Stan wasn’t the only one watching his former student, now transformed into a lanky, brown-haired storm of catalysis. Sometimes the other men and women laboring in this deep gallery glanced after him, eyes drawn by such intensity. One group had trouble connecting data lines for the big analyzer. Lustig was there instantly, kneeling on the caked, ancient guano floor, improvising a solution. Another team, delayed by a burned-out power supply, got a new part from Alex in minutes — he simply ripped it out of the elevator.

“I guess Mr. Hutton will notice when no one comes up for dinner,” Stan overheard one tech say with a shrug. “Maybe he’ll use a rope to lower us a replacement part.”

“Naw,” another replied. “George will lower dinner itself. Unless Dr. Lustig plugs us all with intravenous drips so we don’t even have to stop to eat.”

The remarks were made in good humor. They can tell this isn’t just another rush job, but something truly urgent.
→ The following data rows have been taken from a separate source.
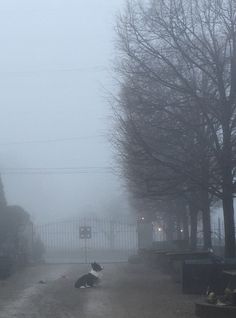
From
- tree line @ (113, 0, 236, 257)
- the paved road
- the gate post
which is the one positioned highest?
tree line @ (113, 0, 236, 257)

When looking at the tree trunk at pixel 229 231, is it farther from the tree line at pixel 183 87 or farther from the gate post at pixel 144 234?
the gate post at pixel 144 234

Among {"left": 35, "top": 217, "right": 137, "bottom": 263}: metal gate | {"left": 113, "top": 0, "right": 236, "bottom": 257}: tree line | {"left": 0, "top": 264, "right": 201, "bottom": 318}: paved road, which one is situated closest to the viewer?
{"left": 0, "top": 264, "right": 201, "bottom": 318}: paved road

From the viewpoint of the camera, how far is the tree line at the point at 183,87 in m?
26.2

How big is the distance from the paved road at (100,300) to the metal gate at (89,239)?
37046mm

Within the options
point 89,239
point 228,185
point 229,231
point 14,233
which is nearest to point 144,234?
point 89,239

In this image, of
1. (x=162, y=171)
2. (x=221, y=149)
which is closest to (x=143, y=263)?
(x=162, y=171)

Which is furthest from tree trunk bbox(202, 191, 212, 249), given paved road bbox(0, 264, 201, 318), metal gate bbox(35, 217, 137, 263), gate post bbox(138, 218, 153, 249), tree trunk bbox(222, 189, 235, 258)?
metal gate bbox(35, 217, 137, 263)

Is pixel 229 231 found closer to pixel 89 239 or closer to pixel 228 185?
pixel 228 185

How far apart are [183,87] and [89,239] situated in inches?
1905

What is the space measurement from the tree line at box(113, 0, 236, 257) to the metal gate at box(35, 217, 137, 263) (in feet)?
133

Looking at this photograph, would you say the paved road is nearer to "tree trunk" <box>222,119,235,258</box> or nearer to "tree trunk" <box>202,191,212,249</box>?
"tree trunk" <box>222,119,235,258</box>

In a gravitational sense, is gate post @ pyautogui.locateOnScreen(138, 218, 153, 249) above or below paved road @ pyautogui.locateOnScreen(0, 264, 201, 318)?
above

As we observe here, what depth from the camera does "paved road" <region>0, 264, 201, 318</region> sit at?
19.4 meters

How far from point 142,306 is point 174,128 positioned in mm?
8297
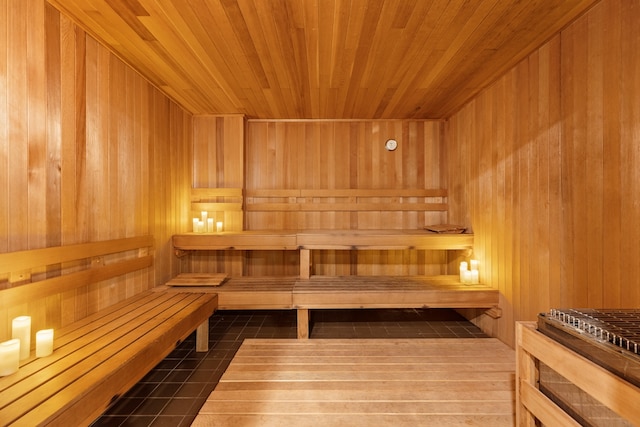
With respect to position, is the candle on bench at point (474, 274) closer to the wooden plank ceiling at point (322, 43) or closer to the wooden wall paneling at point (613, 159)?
the wooden wall paneling at point (613, 159)

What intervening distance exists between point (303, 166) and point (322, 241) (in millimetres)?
1278

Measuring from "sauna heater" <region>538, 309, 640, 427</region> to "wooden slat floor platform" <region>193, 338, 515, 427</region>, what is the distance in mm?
730

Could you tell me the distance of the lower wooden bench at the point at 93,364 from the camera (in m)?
1.16

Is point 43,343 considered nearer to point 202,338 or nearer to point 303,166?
point 202,338

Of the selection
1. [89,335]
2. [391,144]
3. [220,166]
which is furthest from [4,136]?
[391,144]

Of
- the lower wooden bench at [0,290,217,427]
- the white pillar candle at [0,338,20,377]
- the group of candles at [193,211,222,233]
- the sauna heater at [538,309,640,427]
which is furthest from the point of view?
the group of candles at [193,211,222,233]

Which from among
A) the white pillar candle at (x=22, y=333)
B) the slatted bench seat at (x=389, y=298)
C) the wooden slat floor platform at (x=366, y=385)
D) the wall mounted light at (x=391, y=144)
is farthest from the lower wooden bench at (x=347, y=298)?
the wall mounted light at (x=391, y=144)

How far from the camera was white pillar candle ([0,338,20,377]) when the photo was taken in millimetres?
1339

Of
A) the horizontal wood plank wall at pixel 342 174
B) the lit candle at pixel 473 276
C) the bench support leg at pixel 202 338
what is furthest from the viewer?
the horizontal wood plank wall at pixel 342 174

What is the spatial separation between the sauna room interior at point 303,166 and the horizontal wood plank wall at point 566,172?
1 cm

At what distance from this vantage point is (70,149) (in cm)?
203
Still, Stan was glad necessity forced him to stay by his computer. Or else — age and former status notwithstanding — Alex would have drafted him by now to help string cables across the limestone walls.

Moment by moment, a laboratory was taking shape below the mountainous spine of New Zealand’s North Island.

It was still only the three of them — Stan, George, and Alex — who knew about the lost singularity, the Iquitos black hole that might now be devouring the planet’s interior. The techs had been told they were seeking a “gravitational anomaly” far deeper than any prior scan for trace ores or hidden methane had ever looked. But most of them knew a cover story when they heard one. The leading rumor — exchanged with fleeting smiles — was that the boss had found a map to the subterranean Lost World of Verne and Burroughs and TwenCen B-movies.